I don't work with Hard Gel because it is 'better' than Acrylic. I work with Hard Gel because (in my opinion) Acrylic odour is totally unbearable!!!

 

Hard Gels are perfect for some people and Acrylics are perfect for others. Acrylic gets a very bad reputation from poor quality salons who often are not professionally trained, do very harsh application and removal practices, have little or no hygiene/sanitation/sterilization awareness, use low cost MMA products (methyl methacrylate) and they don't ensure that clients understand any aftercare.

 

If you are getting Acrylics done by a reputable, qualified and insured Nail Tech who uses EMA products (Ethyl methacrylate)- then your nails will not be harmed.

 

12. Have Gel Powder on your nails because it is better for them

 

Before I explain this myth let me just list the main products available in Salons

 

Here are the main categories -

 

                                    Gel Polish   -   Colour applied and then cured under UV/LED light.

                                   Dip Powder -  Resin brushed directly onto the nails, then the nails

                                                                   are dipped into a powder. It does not need curing.

                                     Hard Gels   -  A Gel product applied as an overlay or to build nails

                                                                   using tips or forms. Needs curing and is not soak off.

                                 Builder Gels  - A Gel product applied as an overlay or to build nails

                                                                   using tips or forms. It is cured and can be soaked off.

                                            Acrygel -  A thick paste in a tube that is applied to the nail with

                                                                  the help of a slip solution. Needs curing. Suitability to

                                                                  soak off might varies according to different brands.

                                             Acrylic  - A brush soaked in liquid is placed in dish of powder to

                                                                   form a paste that is applied to the nail which air dries.

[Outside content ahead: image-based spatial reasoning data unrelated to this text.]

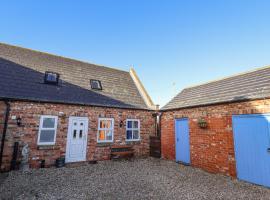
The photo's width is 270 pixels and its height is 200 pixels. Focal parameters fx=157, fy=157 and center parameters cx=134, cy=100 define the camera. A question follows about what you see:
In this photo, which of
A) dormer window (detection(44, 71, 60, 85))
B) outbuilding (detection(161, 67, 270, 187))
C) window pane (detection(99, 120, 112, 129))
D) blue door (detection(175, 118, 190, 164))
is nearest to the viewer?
outbuilding (detection(161, 67, 270, 187))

                                                                  These can be soaked off

 

 

 Gel Powder is not a real product.

Gel isn't a powder and powder isn't a Gel - they can't exist in one product. Even Acrygel - which does combine acrylic and gel in one product - doesn't refer to the term 'powder' at all

So, where does this myth come from?  First lets clarify that there are two types of acrylic available

 

MMA and EMA.

Poor quality salons use MMA  products to keep costs down and profits very high.

MMA is VERY cheap compared to EMA products.

MMA is not actually designed for nail use.

It is designed for and used to make dentures and replacement hip joints. This product, with its total lack of flexibility leads to severe injuries. It's inability to soak off effectively, along with the requirement to file down the nail plate down severely to ensure adhesion, has led to damaged nails and the general belief that Acrylic use is not safe.

 

Salons that don't want to use the more expensive EMA products needed to find a way to advertise the MMA powder to keep clients using it. So they gave it a new name.....'Gel Powder'.

Gels have the reputation of being higher quality, so the word "Gel" reassures worried clients. Increasing the price means that this 'Gel Powder' service seems to be a high quality service that is preferable to acrylic.

 

So the client chooses 'Gel powder' and the unlabeled products in the dishes is just the salons standard MMA Acrylic that that they have always used....and now they have got the client to pay extra to have it.

These types of salons rely on people not knowing the products - what they do and how they work.

So.....how can you get better treatments and get the right service for you?

 

Never allow a Nail Tech to use an unlabelled product during a service

Always ask for product names and research them

Protect yourself from fake products.